Quantitative Trading Series Part 2: Further Insight to Trading Digital Assets Utilising Machine Learning

Moses Dada CQF
Digital Alpha Research
8 min readJan 1, 2020

This marks the second part of The Quantitative Trading Series, where we will continue to highlight and expand our insights in Part 1 and the additional quantitative methods that can be applied in the world of digital assets.

In this article, we will continue to demonstrate just how well various machine learning algorithms perform when trading digital assets and compare them in terms of prediction accuracy and ultimately, returns.

Specifically, we will compute and investigate 1) Cross Validations/ K-Fold Cross Validations 2) Confusion Matrices 3) Support Vector Machines 4) Random Forests and Ensemble Methods.

We will go on to state simple definitions of these techniques without stating the mathematical properties and solving from first principles.

Definitions

Definition 1: Cross Validation

Cross Validation, sometimes called out-of-sample testing, is a model validation technique implemented to assess how the results of statistical analysis will generalise to an independent data set.

Definition 2: Confusion Matrix

Confusion Matrix, also known as an error matrix, is a specific table layout that allows visualisation of the performance of an algorithm.

Definition 3: Support Vector Machines

Support Vector Machine (SVM) is a discriminative classifier formally defined by a separating hyperplane. More formally, a support-vector machine constructs a hyperplane or set of hyperplanes in a high or infinite-dimensional space, which can be used for classification, regression, or other tasks like outliers detection.

Definition 4: Random Forests and Ensemble Methods

Random Forests or Random Decision Forests are an ensemble learning method for classification, regression and other tasks that operates by constructing a multitude of decision trees at training time and outputting the class that is the mode of the classes (classification) or mean prediction (regression) of the individual trees. Random decision forests correct for decision trees’ habit of overfitting to their training set.
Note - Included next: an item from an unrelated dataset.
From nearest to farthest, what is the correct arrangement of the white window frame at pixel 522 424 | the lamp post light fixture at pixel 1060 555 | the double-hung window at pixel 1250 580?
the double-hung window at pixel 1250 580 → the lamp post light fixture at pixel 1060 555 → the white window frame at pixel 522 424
In statistics and machine learning, ensemble methods use multiple learning algorithms to obtain better predictive performance than could be obtained from any of the constituent learning algorithms alone.

Implementation

We will continue to use the same technical indicators or features used in insight in Part 1 for predictions:

1) Momentum and 2) Moving Averages (MA) with 9 Periods (MA9), 200 Periods (MA200) and Exponential Moving Average with 20 Periods (EMA20).

The data consists of 356 entries used as predictors, the prices at daily close, ranging from the dates 2016–01–01 to 2017–01–01.

Cross Validation

In K-Fold Cross Validation, the original sample is randomly partitioned into k equal sized sub-samples.

Using sklearn ‘sklearn.model_selection’ for an automated K-Fold Cross Validation, we compute scores from reshuffled samples. As stated above, it’s important to note, the Cross Validation scheme represents an extension of back testing.

To separate training and testing data sets we use:

‘sklearn.model_selection.train_test_split’

To ensure the parameters split the data set 50/50 with reshuffling we use:

test_size=0.5, shuffle=True

Now we observe the coefficients and the Classification accuracy for a train/test data set split.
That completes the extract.